In this article we will talk about distributed systems. What is it and what is related with. Keeping in mind that there’s alternatives definitions about it but in the end, all of them as the same purpose.
[ Definition ]
Also known as distributed computing, a distributed system is a system with multiple components located in different machines that communicate and coordinate actions in order to appear as a single machine to the end-user.
The machines can be any type of, as computers, servers, virtual-machines or any node that can be connected into a network.
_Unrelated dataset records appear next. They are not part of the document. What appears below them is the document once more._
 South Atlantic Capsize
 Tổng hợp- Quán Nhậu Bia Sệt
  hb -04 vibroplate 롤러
They usually have three primary objectives: All components run concurrently; There are no global clock; And all components fail independently of each other.
[ Benefits / Advantages ]
There are many reasons to generally decide to implement distributed systems as:
- Resource sharing — whether it’s the hardware, software or data that can be shared;
- Openness — how open is the software designed to be developed and shared with each other;
- Concurrency — multiple machines can process the same function at the same time;
- Reliability — The system generally doesn’t have any disruption if a single machine fails, as they can be made up of hundreds of nodes that are working all together. So, most of distributed systems are fault-tolerant;
- Performance — As having multiple machines, the work loads can be broken up and sent to each one, making the system extremely efficient;
- Horizontal Scalability — as each machine work independently on each node, it is easy and generally inexpensive to create and add more functionality and nodes as necessary;
- Transparency — how much access does one node have to locate and communicate with other nodes in the system, etc…
[ Challenges / Disadvantages]
Any distributed system can be overwhelming, making it a challenge as complex architectural design, construction and debugging processes is required to create a effective distributed system.
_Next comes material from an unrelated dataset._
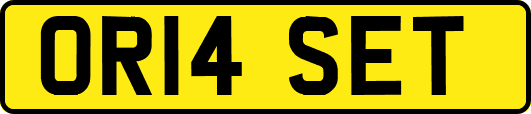 OR14SET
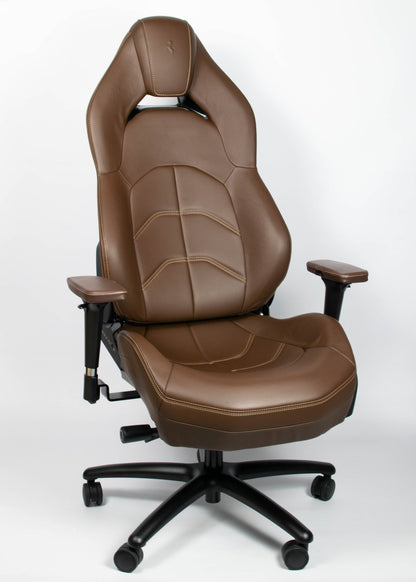 Ferrari 488 GTB Car Seat Office Chair - R3VISION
Some challenges that can be encounter are:
- Latency — The more machines we have, more latency we can experience with communications between each machine;
- Scheduling — A distributed system has to decide which jobs need to run, when they should run, and where they should run. Schedulers ultimately have limitations, leading to underutilized hardware and unpredictable runtimes;
- Security — It is difficult to provide adequate security in distributed systems because the nodes as well as the connections need to be secured;
- Overloading — Overloading may occur in the network if all the nodes of the distributed system try to send data at once;
- Database — The database connected to the distributed systems is quite complicated and difficult to handle as compared to a single user system;
- Lost of Data — Some messages and data can be lost in the network while moving from one node to another, etc…
[ How It Works ]
Everything must be interconnected such CPUs via the network and processes via the communication system. Hardware and software architectures are used to maintain a distributed system.
[ Types of Distributed Systems ]
In general, distributed systems falls into one of four different types of architecture models, as:
- Client-server — Clients contact the server for data, then format it and display it to the end-user. The end-user can also make a change from the client-side and commit it back to the server to make it permanent.
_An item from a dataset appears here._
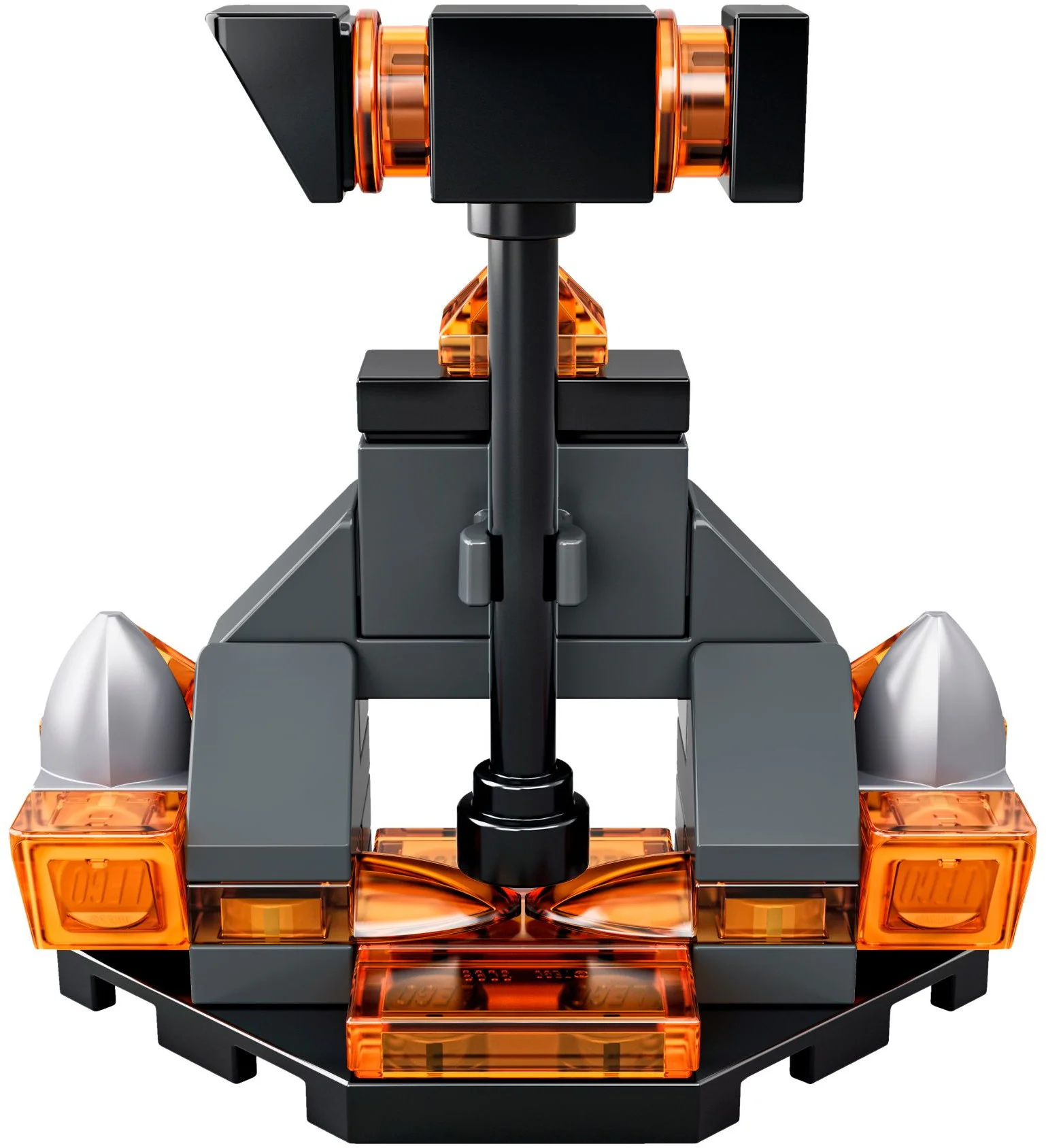 Illusionary Master - Kuo 2093 image 5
- Three-tier — Information about the client is stored in a middle tier rather than on the client to simplify application deployment. This architecture model is most common for web applications.
- n-tier — Generally used when an application or server needs to forward requests to additional enterprise services on the network.
- Peer-to-peer — There are no additional machines used to provide services or manage resources. Responsibilities are uniformly distributed among machines in the system, known as peers, which can serve as either client or server.
[ Examples of Distributed Systems]
Some distributed systems examples can be:
- Networks — The earliest example of a distributed system happened in the 1970s when ethernet was invented and LAN (local area networks) were created. For the first time computers would be able to send messages to other systems with a local IP address. Peer-to-peer networks evolved and e-mail and then the Internet as we know it continue to be the biggest, ever growing example of distributed systems. As the internet changed from IPv4 to IPv6, distributed systems have evolved from “LAN” based to “Internet” based.
- Telecommunication networks — Telephone networks have been around for over a century and it started as an early example of a peer to peer network. Cellular networks are distributed networks with base stations physically distributed in areas called cells. As telephone networks have evolved to VOIP (voice over IP), it continues to grow in complexity as a distributed network.
- Distributed artificial intelligence — Distributed Artificial Intelligence is a way to use large scale computing power and parallel processing to learn and process very large data sets using multi-agents.
[ Examples of Distributed Systems Platforms]
Some distributed systems platforms examples can be:
- GISpark: A Geospatial Distributed Computing Platform for Spatiotemporal Big Data;
- A Web-based Distributed Voluntary Computing Platform for Large Scale Hydrological Computations;
- CBRAIN: a web-based, distributed computing platform for collaborative neuroimaging research;
In the end, distributed systems have endless use cases, a few being electronic banking systems, massive multiplayer online games, and sensor networks, etc…
Hope you liked this small article, best regards, Ricardo Costa (Richards).
This article was created in a context of the Distributed Systems Class 2020–21, ESTG-IPG.